=== Task inputs ===
● ● ●
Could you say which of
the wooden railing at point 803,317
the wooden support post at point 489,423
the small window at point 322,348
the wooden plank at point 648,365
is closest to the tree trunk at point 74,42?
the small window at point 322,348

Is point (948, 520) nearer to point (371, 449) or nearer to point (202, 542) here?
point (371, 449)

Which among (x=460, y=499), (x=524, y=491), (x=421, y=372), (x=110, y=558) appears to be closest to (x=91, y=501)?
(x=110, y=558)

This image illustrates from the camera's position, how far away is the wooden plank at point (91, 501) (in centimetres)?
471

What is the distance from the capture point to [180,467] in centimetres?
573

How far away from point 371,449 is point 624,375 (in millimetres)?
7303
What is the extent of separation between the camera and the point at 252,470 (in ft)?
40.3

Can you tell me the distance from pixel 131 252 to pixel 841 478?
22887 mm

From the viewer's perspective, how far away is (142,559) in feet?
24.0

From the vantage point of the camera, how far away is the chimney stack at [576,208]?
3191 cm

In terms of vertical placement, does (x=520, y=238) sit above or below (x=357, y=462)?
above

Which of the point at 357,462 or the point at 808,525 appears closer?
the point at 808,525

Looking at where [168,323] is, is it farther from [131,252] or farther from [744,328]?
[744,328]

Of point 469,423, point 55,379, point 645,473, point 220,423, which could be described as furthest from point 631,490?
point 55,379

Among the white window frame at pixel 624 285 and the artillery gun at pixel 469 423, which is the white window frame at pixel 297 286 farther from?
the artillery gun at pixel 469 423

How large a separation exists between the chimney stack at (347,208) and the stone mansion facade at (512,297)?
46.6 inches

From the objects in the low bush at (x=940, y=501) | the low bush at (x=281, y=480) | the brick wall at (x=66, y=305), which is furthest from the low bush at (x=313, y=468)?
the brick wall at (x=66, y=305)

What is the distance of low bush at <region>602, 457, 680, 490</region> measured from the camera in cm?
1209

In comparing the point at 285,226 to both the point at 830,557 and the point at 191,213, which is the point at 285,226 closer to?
● ● ●
Your task is to repeat the data exactly; please include every line.

Could you say which of
the wooden railing at point 803,317
the wooden support post at point 489,423
the small window at point 322,348
the wooden plank at point 648,365
is closest to the tree trunk at point 74,42?
the small window at point 322,348

Is point (948, 520) nearer to point (371, 449) or nearer to point (202, 542) here?
point (371, 449)

Which among (x=460, y=499), (x=524, y=491), (x=421, y=372), (x=110, y=558) appears to be closest to (x=91, y=501)?
(x=110, y=558)

This image illustrates from the camera's position, how far away is the wooden plank at point (91, 501) (in centimetres)?
471

What is the distance from the capture point to [180,467] in centimetres?
573

How far away from point 371,449 is point 624,375 (in millimetres)?
7303
What is the extent of separation between the camera and the point at 252,470 (in ft)?
40.3

Can you tell me the distance from pixel 131 252 to pixel 841 478?
22887 mm

From the viewer's perspective, how far away is (142,559) in feet?
24.0

From the vantage point of the camera, how far away is the chimney stack at [576,208]?
3191 cm

In terms of vertical placement, does (x=520, y=238) sit above or below (x=357, y=462)?
above

Which of the point at 357,462 or the point at 808,525 appears closer?
the point at 808,525

Looking at where [168,323] is, is it farther from [131,252] or farther from [744,328]?
[744,328]

Of point 469,423, point 55,379, point 645,473, point 220,423, which could be described as furthest from point 631,490?
point 55,379

Among the white window frame at pixel 624 285 and the artillery gun at pixel 469 423, which is the white window frame at pixel 297 286 farther from?
the artillery gun at pixel 469 423

How large a separation exists between the chimney stack at (347,208) and the stone mansion facade at (512,297)?
46.6 inches

From the objects in the low bush at (x=940, y=501) | the low bush at (x=281, y=480) | the brick wall at (x=66, y=305), which is furthest from the low bush at (x=313, y=468)?
the brick wall at (x=66, y=305)

What is the distance of low bush at <region>602, 457, 680, 490</region> measured from the camera in cm?
1209

In comparing the point at 285,226 to both the point at 830,557 and the point at 191,213, which is the point at 285,226 closer to?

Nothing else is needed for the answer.